*Source document:*
Apparently, the lockdown also seemed to have boosted some of its customers’ creativity (or craziness, but I let you be the judge of that). In July 2020, a conspiracy theory emerged on Reddit, stating that the firm was using storage cabinets to cover for child trafficking.
As you would’ve guessed, none of these claims had any substance or truth to them. Luckily, it didn’t seem to bother the firm’s performance, and later that year, in August 2020, Wayfair reported its first-ever quarterly profit. A profit was turned in the three quarters thereafter.
Today, Wayfair counts over 33 million customers in total. The company, furthermore, employs more than 17,000 people across dozens of globally located offices.
How Does Wayfair Make Money?
Wayfair makes money from the sale of products, installation services, advertising on its platform, as well as interchange and interest fees.
The company initially operated primarily on a dropshipping model. It has ever since pivoted wholesale cost business model in which it purchases items in bulk and sells them at a profit.
Let’s take a closer look at each of Wayfair’s revenue streams in the section below.
Product Sales
The bulk of the revenue that Wayfair generates simply comes from the products that it sells on its web properties.
More precisely, the firm purchases products from thousands of brands in bulk and then makes money whenever that product is sold at a profit.
Nevertheless, some of its partners still work together with Wayfair on a dropship basis. That means Wayfair routes the customer order to them and the brand/retailer is then responsible for shipping the product to the customer.
Interestingly enough, Wayfair will cover 100 percent of the shipping cost. Moreover, Wayfair does not charge any fees on those orders. For comparison: Amazon makes its Dropshipping partners pay anywhere between 10 to 15 percent in fees (plus other associated costs).
Installation Services
For those who aren’t too savvy with their hands (just like me), Wayfair offers furniture assembly services in cooperation with Handy.
The cost of the service is dependent on the assembled product. Customers can opt-in during the checkout process.
While the majority of the assembly fees will go to Handy, it can be assumed that Wayfair receives a share of the fee for referring additional customers. The actual percentage share is not disclosed.
Advertising
Wayfair, just like any modern-day online marketplace, allows its supply-side (in this case furniture retailers) to buy sponsored placements on the platform.
These sponsored placements grant brands additional visibility. Given that Wayfair has over 33 million customers, advertising on its platform can lead to significant earnings increases.
There are multiple ways to advertise on the platform itself. First and foremost, products can receive preferential placements within search results or category pages (see example below).
Other means of promotion can include native advertising (for instance within Wayfair’s YouTube channel) or dedicated content published on the brand (also referred to as sponsored posts).
Wayfair then gets compensated by those advertisers. With sponsored posts, a fixed fee is most likely paid. With the above-outlined sponsored products, it likely charges advertisers based on clicks.
Interchange Fees
In September 2020, Wayfair launched two credit cards. One is offered in conjunction with Mastercard and the other one together with Citi Bank.
While the Wayfair Credit Card can only be used within the firm’s own web properties, the Mastercard can be used wherever Mastercard payments are accepted.
The credit cards offer a variety of benefits, including 5 percent cashback rewards at Wayfair, no annual fees, or discounts on the first purchase.

*Challenge 1:*
Using the text about Wayfair, answer these:
(a) In what month and year did Wayfair report its first-ever quarterly profit?
(b) With which company does Wayfair offer furniture assembly services?
(c) In what month and year did Wayfair launch two credit cards?
The records have no connection to the text about Wayfair.

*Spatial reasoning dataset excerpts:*

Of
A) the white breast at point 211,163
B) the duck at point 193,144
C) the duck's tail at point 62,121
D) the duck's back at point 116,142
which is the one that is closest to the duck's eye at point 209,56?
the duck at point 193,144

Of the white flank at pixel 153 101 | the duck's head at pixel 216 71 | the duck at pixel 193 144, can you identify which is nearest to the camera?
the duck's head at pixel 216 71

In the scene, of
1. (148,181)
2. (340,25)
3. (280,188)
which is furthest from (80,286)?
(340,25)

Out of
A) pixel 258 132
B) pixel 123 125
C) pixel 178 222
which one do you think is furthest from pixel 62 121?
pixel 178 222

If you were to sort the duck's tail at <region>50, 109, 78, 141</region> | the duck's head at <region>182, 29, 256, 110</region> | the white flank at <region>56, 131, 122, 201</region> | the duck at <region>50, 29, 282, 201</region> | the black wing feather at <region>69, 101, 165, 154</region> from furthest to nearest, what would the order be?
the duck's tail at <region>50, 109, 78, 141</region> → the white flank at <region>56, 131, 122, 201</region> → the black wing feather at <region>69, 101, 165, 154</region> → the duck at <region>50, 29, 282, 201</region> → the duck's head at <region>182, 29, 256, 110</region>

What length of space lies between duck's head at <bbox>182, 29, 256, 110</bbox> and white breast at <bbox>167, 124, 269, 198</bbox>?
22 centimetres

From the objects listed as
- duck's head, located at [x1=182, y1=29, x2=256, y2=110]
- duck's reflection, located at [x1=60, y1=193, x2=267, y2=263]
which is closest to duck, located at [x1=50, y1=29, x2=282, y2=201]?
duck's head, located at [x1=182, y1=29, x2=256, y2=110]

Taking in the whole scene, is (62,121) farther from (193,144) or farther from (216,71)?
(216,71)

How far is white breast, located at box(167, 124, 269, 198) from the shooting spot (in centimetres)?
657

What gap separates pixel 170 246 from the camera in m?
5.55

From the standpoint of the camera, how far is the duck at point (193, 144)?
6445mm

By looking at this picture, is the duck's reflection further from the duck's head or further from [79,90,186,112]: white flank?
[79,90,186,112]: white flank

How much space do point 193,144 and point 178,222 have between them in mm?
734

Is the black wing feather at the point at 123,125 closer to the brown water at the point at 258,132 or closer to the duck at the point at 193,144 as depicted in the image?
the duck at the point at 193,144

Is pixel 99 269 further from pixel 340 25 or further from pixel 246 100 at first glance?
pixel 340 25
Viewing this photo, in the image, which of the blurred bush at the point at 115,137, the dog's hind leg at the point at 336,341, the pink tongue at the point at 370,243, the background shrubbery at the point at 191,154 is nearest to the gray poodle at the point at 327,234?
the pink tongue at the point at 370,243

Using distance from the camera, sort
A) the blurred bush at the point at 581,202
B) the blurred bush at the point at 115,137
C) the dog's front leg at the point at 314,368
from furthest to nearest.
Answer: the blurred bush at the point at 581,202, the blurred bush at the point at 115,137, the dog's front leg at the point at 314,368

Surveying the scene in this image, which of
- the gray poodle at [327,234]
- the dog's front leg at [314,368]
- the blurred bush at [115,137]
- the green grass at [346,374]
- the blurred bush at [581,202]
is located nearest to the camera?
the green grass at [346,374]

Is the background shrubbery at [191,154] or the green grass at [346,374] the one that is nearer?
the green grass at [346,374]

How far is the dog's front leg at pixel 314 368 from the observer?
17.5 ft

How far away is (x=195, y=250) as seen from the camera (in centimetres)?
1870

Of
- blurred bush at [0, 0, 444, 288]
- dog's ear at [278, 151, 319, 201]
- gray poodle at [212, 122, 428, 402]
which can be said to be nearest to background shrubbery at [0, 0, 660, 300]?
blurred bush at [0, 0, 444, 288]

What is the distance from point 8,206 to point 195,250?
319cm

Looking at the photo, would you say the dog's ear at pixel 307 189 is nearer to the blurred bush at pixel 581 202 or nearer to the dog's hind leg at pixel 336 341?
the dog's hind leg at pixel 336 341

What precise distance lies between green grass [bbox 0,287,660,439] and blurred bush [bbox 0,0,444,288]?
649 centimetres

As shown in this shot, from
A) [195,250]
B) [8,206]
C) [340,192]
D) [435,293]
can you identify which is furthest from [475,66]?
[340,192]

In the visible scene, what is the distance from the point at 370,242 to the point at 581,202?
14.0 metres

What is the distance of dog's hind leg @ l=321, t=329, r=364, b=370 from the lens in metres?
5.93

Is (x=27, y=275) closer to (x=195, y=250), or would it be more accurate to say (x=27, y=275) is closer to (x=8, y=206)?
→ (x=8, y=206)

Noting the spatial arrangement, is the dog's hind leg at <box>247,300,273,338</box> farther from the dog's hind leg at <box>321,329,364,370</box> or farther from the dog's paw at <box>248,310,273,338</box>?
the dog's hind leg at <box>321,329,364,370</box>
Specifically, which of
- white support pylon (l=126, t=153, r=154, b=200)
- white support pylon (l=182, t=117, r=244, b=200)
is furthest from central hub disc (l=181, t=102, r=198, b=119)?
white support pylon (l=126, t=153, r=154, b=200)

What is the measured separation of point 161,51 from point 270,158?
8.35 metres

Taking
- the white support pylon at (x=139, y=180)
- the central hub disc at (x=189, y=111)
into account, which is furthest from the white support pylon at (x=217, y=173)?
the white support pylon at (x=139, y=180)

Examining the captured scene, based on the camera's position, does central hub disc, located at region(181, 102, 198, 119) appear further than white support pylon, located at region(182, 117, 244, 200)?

*Challenge 2:* Return, unchanged, the part of the records that opens with the line containing "As shown in this shot, from" and closes with the last line of the records, including both of those lines.

*Exercise solution 1:*
(a) August 2020
(b) Handy
(c) September 2020

*Exercise solution 2:*
As shown in this shot, from
A) [195,250]
B) [8,206]
C) [340,192]
D) [435,293]
can you identify which is furthest from [475,66]?
[340,192]

In the visible scene, what is the distance from the point at 370,242 to the point at 581,202?
14.0 metres

What is the distance of dog's hind leg @ l=321, t=329, r=364, b=370 from the lens in metres?
5.93

Is (x=27, y=275) closer to (x=195, y=250), or would it be more accurate to say (x=27, y=275) is closer to (x=8, y=206)?
→ (x=8, y=206)

Noting the spatial arrangement, is the dog's hind leg at <box>247,300,273,338</box> farther from the dog's hind leg at <box>321,329,364,370</box> or farther from the dog's paw at <box>248,310,273,338</box>?
the dog's hind leg at <box>321,329,364,370</box>
Specifically, which of
- white support pylon (l=126, t=153, r=154, b=200)
- white support pylon (l=182, t=117, r=244, b=200)
is furthest from central hub disc (l=181, t=102, r=198, b=119)?
white support pylon (l=126, t=153, r=154, b=200)

What is the measured separation of point 161,51 from point 270,158?
8.35 metres

Taking
- the white support pylon at (x=139, y=180)
- the central hub disc at (x=189, y=111)
into account, which is furthest from the white support pylon at (x=217, y=173)?
the white support pylon at (x=139, y=180)

Examining the captured scene, based on the camera's position, does central hub disc, located at region(181, 102, 198, 119) appear further than white support pylon, located at region(182, 117, 244, 200)?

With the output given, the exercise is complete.